**Stated exercise**.
Count how many lines of the records below contain the string "headrest", treating uppercase and lowercase as different, and give only the number.

**Supplied records**.
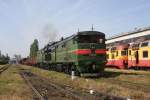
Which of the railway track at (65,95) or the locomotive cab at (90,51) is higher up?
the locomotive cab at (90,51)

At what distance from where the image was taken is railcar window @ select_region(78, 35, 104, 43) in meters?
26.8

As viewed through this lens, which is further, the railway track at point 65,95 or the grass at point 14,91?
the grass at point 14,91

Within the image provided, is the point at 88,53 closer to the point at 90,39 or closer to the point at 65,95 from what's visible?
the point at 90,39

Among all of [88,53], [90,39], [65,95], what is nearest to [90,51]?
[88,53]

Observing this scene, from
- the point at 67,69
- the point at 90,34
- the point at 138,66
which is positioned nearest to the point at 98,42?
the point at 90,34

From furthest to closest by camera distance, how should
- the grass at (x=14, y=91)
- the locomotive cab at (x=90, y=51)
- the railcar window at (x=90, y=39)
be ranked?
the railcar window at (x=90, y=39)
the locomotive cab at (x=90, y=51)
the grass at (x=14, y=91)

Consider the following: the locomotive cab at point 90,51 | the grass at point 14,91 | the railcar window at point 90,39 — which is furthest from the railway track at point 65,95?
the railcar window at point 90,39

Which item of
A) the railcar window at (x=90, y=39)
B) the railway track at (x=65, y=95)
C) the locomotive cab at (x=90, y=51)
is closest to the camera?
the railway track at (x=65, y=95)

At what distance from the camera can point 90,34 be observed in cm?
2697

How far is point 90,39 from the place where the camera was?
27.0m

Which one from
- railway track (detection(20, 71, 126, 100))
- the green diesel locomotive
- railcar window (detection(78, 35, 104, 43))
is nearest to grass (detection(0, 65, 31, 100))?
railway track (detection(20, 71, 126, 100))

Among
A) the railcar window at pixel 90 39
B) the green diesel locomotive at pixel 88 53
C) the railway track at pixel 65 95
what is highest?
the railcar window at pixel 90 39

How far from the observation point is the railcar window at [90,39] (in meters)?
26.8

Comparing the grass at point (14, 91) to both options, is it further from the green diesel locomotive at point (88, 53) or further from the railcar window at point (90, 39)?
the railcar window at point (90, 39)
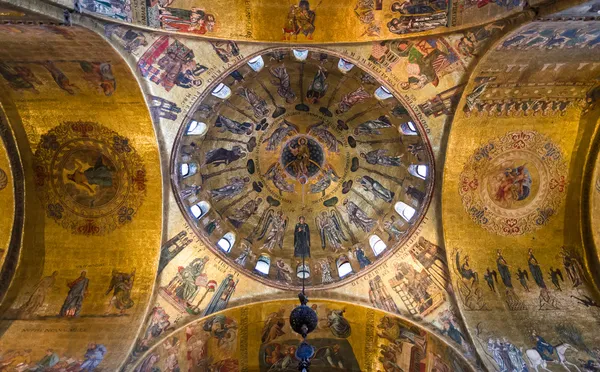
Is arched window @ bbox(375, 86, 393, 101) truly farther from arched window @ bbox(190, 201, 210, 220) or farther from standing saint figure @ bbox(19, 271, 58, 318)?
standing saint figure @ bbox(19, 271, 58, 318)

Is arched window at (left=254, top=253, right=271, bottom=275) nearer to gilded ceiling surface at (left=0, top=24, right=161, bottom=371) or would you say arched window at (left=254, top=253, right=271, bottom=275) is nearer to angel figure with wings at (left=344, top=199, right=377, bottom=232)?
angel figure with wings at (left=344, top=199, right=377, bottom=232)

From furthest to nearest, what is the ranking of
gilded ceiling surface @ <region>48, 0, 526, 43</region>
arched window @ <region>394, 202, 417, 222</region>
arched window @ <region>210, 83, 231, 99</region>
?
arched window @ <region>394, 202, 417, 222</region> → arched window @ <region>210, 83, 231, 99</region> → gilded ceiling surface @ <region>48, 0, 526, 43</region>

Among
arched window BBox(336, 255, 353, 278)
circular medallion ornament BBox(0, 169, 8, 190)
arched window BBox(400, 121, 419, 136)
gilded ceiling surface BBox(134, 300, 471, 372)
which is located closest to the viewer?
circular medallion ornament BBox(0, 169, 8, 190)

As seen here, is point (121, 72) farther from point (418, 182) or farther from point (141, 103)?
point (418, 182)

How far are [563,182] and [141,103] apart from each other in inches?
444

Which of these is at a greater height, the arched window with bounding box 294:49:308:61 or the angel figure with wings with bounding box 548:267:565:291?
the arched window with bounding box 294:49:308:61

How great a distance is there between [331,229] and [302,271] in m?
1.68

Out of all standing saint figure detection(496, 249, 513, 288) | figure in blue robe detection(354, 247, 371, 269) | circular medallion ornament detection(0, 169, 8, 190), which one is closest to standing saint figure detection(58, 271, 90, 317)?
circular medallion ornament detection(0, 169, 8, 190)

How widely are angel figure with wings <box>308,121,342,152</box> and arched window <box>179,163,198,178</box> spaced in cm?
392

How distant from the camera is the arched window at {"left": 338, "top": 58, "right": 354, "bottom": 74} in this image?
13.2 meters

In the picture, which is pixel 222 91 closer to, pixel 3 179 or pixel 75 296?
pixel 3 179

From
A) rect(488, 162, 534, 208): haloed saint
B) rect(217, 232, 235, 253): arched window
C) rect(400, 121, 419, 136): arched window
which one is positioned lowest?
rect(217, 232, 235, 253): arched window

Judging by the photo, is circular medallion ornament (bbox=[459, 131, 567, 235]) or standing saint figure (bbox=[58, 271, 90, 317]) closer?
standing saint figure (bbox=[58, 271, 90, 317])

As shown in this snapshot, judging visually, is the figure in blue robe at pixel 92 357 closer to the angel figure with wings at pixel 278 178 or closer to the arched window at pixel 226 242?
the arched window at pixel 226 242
...
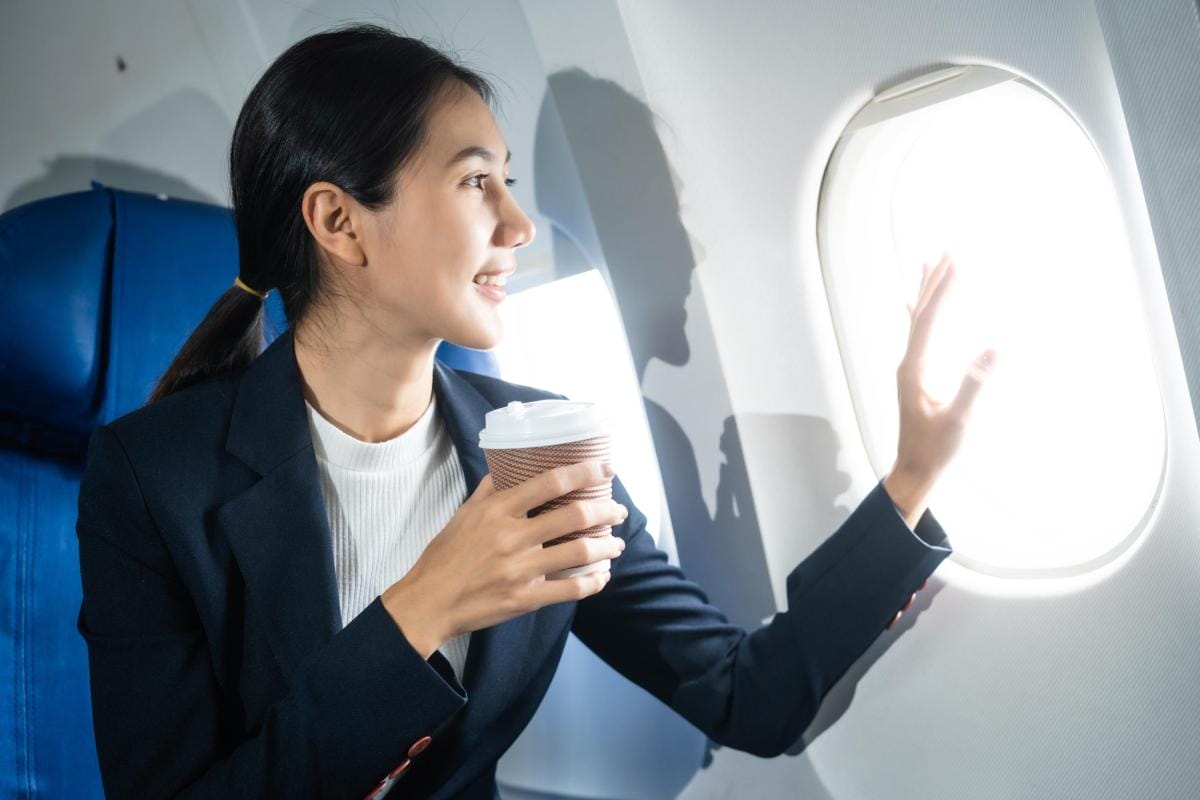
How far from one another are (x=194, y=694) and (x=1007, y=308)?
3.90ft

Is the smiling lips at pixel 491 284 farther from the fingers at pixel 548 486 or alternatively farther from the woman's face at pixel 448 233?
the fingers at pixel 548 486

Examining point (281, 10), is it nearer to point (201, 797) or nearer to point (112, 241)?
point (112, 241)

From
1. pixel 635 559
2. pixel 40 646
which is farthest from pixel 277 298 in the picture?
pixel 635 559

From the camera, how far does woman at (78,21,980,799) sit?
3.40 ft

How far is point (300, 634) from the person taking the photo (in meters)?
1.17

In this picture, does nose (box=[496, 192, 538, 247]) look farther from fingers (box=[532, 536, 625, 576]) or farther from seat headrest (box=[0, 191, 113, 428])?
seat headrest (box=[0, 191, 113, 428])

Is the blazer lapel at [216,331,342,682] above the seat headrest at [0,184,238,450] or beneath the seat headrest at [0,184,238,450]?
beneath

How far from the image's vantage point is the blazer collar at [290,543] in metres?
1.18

**Solution**.
3